Welcome to Silver and Shadow

"Look at that sea, girls--all silver and shadow and vision of things not seen. We couldn't enjoy its loveliness any more if we had millions of dollars and ropes of diamonds." -L.M. Montgomery, Anne of Green Gables

This is a blog I will be using for topics other than food. Politics, religion, spirituality, humor, green living, anything that I want to talk about that doesn't fall under the food/cooking category.



Sunday, May 24, 2015

Memorial Day Tribute

I have never lost a loved one to war, for which I am very grateful. But there is somebody that I would like to pay tribute to. A person to whom my entire family owes its very existence, though I never had the pleasure of meeting him. His name is Owen Hardeman, and he is my grandmother's first husband. Allow me to tell my family's story...

I have three grandmothers, two biological, and one adopted. My adopted grandmother's name was Winnifred, aka Winnie, though us grandchildren called her "Moggie". Moggie's first husband was Owen Hardeman, and she loved him very much. But there was a war, and he joined the fight over in Europe. He was a pilot during the Second World War, and sadly, he was shot down somewhere during a flight from Britain to France. He and his plane were never recovered, and Moggie was never able to give him a proper burial. During the rest of the war, Moggie did her best to get through her life as a young war widow who would never get real closure.

When the war ended, Moggie traveled all the way to India, where she spent several years as a teacher, and I would imagine, trying to find meaning in her life again. Trying to get through each day and hope that some day, it would all make sense again and she might be happy once more.

After returning to Seattle in the mid 1950's, she moved into her mother's house and continued to drift through life. In an effort to encourage her daughter to find something to do with her life, her mother mentioned that there was a family just a short distance away whose young mother was dying of cancer and they needed help. Their father was a train conductor who was away from home a lot, and the four children were all under the age of eleven, including the youngest, was was only three years old. Perhaps she could volunteer her time and help keep the house and tend to the children.

That is how Moggie was introduced to my family. She volunteered her time and life to them, and in doing so, found her purpose once again. The four children would come to see her as a surrogate mother, and when their mother eventually died of cancer at the young age of thirty three, Moggie would continue to be there for them. In time, she and the children's father married, and she became the stepmother to the four children. Several years after that, their father died as well, at the age of thirty eight, leaving her alone with the children. Instead of being done with the children and shipping them off to live with extended family or to an orphanage, she kept them and raised them as her own. Because to her, they were her children. She was their mother.

> _Tasks to complete_:
(1) Rewrite the Memorial Day tribute starting with "Memorial Day Tribute" and going on through "my family's story...", substituting "thankful" for "grateful".
(2) Write the next part of the Memorial Day tribute, picking up after its final sentence.

> _Supplied records_:
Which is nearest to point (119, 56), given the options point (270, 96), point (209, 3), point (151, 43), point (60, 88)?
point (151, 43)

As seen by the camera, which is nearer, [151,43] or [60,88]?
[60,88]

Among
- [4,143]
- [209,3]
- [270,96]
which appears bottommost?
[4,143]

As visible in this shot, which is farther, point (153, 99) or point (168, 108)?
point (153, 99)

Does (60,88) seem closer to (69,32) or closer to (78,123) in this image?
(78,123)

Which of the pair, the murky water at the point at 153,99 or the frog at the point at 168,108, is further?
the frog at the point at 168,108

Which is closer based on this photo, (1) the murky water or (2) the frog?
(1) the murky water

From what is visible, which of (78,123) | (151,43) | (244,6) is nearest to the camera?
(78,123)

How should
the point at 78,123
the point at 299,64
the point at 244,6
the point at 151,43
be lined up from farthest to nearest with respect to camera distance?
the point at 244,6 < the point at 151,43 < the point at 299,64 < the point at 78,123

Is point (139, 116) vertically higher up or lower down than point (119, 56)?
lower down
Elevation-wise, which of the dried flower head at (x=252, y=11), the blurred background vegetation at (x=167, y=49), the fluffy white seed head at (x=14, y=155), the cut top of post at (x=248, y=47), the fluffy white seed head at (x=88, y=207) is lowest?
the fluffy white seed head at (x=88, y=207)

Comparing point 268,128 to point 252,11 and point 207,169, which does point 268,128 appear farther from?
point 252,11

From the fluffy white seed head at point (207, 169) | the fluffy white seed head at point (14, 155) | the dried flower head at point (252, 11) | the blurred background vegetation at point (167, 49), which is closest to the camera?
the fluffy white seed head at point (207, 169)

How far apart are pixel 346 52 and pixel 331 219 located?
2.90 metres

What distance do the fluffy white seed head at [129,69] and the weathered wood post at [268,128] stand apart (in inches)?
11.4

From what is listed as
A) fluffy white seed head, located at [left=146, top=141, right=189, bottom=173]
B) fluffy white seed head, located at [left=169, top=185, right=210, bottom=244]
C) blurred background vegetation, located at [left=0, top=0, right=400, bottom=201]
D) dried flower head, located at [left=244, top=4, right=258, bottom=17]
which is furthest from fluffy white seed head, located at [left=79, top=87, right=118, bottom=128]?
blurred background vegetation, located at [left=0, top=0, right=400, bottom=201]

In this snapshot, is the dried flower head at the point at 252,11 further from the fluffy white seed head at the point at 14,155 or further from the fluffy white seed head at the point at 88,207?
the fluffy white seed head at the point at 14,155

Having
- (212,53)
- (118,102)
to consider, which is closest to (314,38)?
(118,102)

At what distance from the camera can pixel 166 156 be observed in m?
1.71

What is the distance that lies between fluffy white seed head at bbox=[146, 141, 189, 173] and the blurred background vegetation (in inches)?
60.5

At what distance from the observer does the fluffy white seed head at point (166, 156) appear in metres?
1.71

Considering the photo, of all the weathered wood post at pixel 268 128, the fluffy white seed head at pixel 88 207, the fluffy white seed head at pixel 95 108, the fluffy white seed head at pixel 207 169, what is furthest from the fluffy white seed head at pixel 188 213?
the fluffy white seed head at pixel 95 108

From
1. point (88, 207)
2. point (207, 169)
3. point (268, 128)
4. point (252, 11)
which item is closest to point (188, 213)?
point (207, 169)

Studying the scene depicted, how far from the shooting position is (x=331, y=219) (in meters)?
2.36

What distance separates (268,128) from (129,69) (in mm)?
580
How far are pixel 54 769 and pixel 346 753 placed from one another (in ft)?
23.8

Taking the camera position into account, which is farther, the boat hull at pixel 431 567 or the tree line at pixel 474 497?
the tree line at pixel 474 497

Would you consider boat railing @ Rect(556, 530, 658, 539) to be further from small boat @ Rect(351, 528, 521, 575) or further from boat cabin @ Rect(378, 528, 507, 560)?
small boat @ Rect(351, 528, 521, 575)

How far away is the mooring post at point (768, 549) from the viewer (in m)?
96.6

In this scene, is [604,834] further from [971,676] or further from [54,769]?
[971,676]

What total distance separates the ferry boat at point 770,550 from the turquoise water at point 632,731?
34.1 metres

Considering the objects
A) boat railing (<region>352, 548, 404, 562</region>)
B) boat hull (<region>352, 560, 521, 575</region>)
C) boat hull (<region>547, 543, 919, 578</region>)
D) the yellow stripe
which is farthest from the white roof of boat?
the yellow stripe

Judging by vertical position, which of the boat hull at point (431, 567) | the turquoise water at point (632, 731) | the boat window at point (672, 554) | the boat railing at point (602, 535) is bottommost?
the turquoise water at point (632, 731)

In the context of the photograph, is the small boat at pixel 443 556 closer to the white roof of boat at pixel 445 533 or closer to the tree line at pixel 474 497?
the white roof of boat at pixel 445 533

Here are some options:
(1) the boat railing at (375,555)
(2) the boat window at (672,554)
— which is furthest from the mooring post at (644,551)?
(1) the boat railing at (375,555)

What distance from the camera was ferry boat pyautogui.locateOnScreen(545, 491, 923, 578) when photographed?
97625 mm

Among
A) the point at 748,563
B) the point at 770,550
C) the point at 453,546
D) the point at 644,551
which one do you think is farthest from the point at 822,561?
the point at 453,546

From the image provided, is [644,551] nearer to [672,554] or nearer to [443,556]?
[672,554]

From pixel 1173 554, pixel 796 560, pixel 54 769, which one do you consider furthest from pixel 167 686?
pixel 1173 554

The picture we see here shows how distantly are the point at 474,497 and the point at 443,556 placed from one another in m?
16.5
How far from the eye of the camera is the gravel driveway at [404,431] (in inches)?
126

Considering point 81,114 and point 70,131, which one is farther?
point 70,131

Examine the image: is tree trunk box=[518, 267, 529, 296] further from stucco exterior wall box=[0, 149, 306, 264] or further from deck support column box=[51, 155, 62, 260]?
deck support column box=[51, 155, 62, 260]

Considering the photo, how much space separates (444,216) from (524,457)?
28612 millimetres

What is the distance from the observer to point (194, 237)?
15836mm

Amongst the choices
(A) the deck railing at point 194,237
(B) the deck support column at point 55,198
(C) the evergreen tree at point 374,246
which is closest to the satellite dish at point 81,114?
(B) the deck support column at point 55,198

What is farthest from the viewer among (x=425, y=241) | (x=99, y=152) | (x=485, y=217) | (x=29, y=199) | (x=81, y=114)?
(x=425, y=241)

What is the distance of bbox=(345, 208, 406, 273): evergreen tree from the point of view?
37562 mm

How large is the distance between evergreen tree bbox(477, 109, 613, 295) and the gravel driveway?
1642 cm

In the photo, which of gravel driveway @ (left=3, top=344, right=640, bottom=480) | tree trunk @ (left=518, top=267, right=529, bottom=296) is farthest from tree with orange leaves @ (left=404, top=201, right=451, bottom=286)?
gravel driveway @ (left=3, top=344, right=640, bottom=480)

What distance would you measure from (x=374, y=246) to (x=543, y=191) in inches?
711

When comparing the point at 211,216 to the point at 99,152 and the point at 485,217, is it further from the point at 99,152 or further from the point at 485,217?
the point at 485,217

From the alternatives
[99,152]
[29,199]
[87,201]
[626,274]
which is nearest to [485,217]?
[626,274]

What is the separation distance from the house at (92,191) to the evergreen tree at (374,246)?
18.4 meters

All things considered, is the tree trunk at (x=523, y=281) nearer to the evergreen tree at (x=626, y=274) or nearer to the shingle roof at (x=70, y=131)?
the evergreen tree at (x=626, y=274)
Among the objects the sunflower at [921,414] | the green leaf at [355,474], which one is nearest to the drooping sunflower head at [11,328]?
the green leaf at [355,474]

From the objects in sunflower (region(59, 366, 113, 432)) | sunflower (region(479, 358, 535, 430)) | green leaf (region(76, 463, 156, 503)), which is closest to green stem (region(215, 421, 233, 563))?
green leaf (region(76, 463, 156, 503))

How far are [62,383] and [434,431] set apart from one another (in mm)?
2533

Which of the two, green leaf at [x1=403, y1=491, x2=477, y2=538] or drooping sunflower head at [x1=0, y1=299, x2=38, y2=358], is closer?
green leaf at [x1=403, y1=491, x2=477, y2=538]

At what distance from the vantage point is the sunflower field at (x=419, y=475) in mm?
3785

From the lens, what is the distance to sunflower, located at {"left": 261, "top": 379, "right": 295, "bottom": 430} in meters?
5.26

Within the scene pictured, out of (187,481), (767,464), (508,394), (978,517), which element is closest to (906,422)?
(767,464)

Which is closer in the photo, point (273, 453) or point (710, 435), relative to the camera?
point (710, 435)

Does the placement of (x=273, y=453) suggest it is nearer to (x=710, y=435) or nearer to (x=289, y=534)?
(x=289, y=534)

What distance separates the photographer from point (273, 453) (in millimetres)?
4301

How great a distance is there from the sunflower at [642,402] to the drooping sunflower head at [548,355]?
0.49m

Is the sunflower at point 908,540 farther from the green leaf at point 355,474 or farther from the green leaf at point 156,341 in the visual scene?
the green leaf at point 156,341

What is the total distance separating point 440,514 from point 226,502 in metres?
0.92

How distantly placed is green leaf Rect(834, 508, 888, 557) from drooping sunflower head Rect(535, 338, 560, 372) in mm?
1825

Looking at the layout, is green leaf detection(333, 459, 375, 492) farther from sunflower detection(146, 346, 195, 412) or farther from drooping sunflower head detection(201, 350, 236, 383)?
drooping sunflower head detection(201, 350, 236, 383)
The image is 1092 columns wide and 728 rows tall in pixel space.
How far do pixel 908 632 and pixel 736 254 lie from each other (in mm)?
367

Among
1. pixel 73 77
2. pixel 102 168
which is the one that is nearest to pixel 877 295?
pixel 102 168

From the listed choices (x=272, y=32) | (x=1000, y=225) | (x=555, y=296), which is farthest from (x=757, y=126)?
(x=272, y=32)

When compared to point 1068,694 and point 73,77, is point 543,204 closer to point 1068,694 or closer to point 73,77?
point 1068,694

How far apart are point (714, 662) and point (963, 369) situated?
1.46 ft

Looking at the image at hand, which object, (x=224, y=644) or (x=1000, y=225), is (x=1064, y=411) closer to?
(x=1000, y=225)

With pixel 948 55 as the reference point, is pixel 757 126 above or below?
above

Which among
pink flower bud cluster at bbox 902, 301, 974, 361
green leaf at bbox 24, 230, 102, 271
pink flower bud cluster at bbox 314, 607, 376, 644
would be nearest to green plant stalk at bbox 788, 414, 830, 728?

> _Solved problems_:
(1)
Memorial Day Tribute

I have never lost a loved one to war, for which I am very thankful. But there is somebody that I would like to pay tribute to. A person to whom my entire family owes its very existence, though I never had the pleasure of meeting him. His name is Owen Hardeman, and he is my grandmother's first husband. Allow me to tell my family's story...

(2)
The youngest of the four children is my mother, and my family continues to share the story of Moggie and our family history with one another, and the new generations who have joined our family over the years. I cannot help but think that none of us would be here, if it hadn't been for Owen Hardeman's death in the War.

I don't tend to be one of those people who thinks that God does something so that something else can come of it, but I do think that He is a good opportunist Who sometimes nudges things in a particular direction. Call it karmic balance, if you will.

Something horrible happened to one man during a war and it cost him his life. Through the actions of others, his widow was eventually able to help keep four people together who would otherwise have been separated or moved out of the city they called home. Because of this, my mother was able to meet my father in the time and place that they did, and subsequently were married. And then I was born. It's all connected, and for that, I feel deeply grateful for the sacrifice of a man I never met. Because of him, I am.

This is why I am honoring him and his story, on this day, a day set aside to honor all the Owen Hardemans of this country, from all wars. Thank you for your sacrifice. Thank you for giving your life so that I, and my family, can live freely in this country. I will always continue to fight making this place better for all who live in it and call themselves Americans. I think that is the best thing I can do to make sure that your deaths were not in vain.